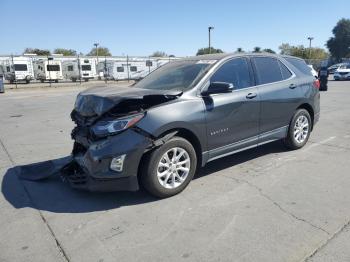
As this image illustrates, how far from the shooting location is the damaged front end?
3912 mm

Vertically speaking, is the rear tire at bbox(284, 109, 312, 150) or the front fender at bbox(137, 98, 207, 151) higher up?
the front fender at bbox(137, 98, 207, 151)

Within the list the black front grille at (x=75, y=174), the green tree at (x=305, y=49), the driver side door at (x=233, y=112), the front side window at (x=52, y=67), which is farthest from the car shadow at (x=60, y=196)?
the green tree at (x=305, y=49)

[TASK]
Reproduce every line of text in the data above verbatim, and omit the pictures.

[TASK OUTPUT]
As this image illustrates, how far from the shooting location is the damaged front end?
3912 mm

Vertically speaking, is the rear tire at bbox(284, 109, 312, 150) or the front fender at bbox(137, 98, 207, 151) higher up?
the front fender at bbox(137, 98, 207, 151)

Within the list the black front grille at (x=75, y=174), the green tree at (x=305, y=49), the driver side door at (x=233, y=112), the front side window at (x=52, y=67), which is farthest from the car shadow at (x=60, y=196)?
the green tree at (x=305, y=49)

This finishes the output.